The switch-over operation is technically similar to the fail-over operation, however, switch-over is caused by the GUI or by the API and allows the Cluster Service to normally stop any background services which are running.

Configuration

Location

  • The "Settings" are built-in and cannot be modified by the JOC Cockpit GUI

Configuration Items

SectionSettingDefaultRequiredPurpose
clusterheart_beat_exceeded_interval60noThe duration in seconds to signal that heartbeats from an active cluster member to the database did not arrive in time and that fail-over to the next passive cluster member should occur.

polling_interval30noThe interval in seconds between sending heartbeats to the database.

polling_wait_interval_on_error2noThe interval in seconds to continue polling after an error has occurred, e.g. due to transactional concurrency etc.

switch_member_wait_counter_on_success10noThe number of retries to wait for the answer from the last active cluster member after its deactivation/activation.
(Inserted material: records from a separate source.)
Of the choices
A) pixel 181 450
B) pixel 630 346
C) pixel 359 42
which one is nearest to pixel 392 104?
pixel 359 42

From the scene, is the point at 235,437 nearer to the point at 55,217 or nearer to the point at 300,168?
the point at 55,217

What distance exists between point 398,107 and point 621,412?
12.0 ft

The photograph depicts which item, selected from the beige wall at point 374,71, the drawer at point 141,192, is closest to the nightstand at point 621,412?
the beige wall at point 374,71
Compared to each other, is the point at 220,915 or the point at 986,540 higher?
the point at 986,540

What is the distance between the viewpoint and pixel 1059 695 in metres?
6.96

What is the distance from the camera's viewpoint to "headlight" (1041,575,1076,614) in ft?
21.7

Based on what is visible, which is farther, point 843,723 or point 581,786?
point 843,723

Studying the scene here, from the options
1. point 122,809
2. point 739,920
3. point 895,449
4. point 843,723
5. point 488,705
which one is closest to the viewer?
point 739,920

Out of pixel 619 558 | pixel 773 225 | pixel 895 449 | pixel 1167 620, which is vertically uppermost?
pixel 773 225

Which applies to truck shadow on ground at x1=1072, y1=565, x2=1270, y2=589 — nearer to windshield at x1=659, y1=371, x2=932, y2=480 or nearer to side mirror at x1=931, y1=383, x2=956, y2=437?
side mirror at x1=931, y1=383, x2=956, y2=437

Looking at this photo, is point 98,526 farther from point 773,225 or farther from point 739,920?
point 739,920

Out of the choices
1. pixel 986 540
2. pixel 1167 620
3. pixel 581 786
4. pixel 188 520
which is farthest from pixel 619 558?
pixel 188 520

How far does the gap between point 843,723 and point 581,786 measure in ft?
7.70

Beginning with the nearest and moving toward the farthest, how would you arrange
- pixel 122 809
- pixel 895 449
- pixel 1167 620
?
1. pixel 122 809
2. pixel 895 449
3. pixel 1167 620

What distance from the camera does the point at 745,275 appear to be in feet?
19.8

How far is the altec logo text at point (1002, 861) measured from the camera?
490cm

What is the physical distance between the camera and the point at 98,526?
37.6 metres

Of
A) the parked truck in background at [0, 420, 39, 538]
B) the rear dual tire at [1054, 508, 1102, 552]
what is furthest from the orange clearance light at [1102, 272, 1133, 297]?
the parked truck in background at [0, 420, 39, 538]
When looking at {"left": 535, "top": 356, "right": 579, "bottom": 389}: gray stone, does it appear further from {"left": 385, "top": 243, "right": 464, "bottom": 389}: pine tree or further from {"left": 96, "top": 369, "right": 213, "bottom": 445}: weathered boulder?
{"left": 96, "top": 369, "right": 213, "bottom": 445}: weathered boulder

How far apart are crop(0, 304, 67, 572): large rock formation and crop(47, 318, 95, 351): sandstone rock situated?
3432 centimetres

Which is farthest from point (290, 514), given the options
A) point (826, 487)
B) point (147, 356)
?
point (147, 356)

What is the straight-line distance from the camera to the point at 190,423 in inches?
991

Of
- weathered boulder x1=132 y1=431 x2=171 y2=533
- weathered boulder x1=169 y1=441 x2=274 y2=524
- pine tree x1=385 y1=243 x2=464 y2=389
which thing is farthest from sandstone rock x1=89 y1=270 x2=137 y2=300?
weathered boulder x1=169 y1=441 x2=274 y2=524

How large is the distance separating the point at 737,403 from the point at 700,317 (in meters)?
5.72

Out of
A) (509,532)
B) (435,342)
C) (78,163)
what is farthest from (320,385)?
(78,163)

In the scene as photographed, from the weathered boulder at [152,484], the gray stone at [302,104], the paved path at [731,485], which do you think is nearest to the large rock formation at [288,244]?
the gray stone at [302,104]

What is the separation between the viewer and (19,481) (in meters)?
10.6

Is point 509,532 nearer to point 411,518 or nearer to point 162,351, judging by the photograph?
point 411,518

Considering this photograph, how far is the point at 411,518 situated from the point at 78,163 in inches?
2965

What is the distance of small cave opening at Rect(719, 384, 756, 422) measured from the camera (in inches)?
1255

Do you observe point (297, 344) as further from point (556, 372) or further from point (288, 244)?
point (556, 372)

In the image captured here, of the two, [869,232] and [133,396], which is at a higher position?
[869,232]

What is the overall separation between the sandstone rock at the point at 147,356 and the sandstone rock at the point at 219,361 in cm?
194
switch_member_wait_interval_on_success5no

The maximum number of seconds to wait for a cluster member to become active.

max wait time = switch_member_wait_counter_on_success * switch_member_wait_interval_on_success +  execution time


switch_member_wait_counter_on_error10noThe maximum number of retries in case of errors, e.g. due to transactional concurrency etc., to switch the cluster to a different member.

switch_member_wait_interval_on_error2no

The maximum number of seconds to wait for a cluster member to become active after an error.

max wait time = switch_member_wait_counter_on_error*switchMemberWaitIntervalOnError+ execution time


current_is_cluster_membertruenoEnable cluster to switch to this instance.

Logging

  • The Cluster Service logs general messages, warnings and errors in the joc.log file.
  • More detailed information is additionally logged in the Main Log service-cluster.log file.
  • In addition to the Main Log, detailed debug information is logged in the Debug Log service-cluster-debug.log file.
  • For details see the JS7 - Log Files and Locations article.